Given records:
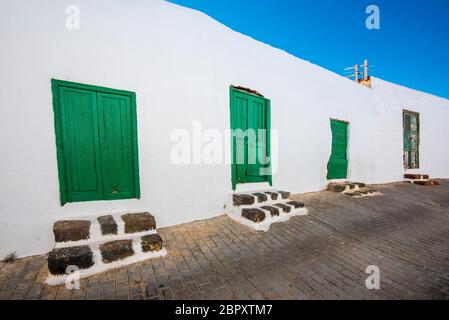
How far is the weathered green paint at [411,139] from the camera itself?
395 inches

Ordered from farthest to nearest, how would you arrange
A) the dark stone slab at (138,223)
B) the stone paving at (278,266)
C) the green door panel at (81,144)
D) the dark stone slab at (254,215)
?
1. the dark stone slab at (254,215)
2. the green door panel at (81,144)
3. the dark stone slab at (138,223)
4. the stone paving at (278,266)

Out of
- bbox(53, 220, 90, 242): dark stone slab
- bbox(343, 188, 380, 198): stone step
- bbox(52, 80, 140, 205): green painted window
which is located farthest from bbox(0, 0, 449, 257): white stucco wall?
bbox(343, 188, 380, 198): stone step

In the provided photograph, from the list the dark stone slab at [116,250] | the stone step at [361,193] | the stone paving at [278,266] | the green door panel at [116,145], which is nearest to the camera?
the stone paving at [278,266]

Exercise details: Reproduce every item above word for word, leaving the pictures out of your output.

Correct result:
How far is the weathered green paint at [411,139] from the camera itself?
395 inches

Ordered from farthest to nearest, how would you arrange
A) the dark stone slab at (138,223)
B) the stone paving at (278,266)
C) the green door panel at (81,144)
D) the dark stone slab at (254,215)
?
1. the dark stone slab at (254,215)
2. the green door panel at (81,144)
3. the dark stone slab at (138,223)
4. the stone paving at (278,266)

Out of
- bbox(53, 220, 90, 242): dark stone slab
- bbox(343, 188, 380, 198): stone step
- bbox(52, 80, 140, 205): green painted window
which is located farthest from bbox(0, 0, 449, 257): white stucco wall?
bbox(343, 188, 380, 198): stone step

In the provided photograph, from the list the dark stone slab at [116,250] | the stone step at [361,193] | the stone paving at [278,266] | the green door panel at [116,145], which is nearest to the camera?
the stone paving at [278,266]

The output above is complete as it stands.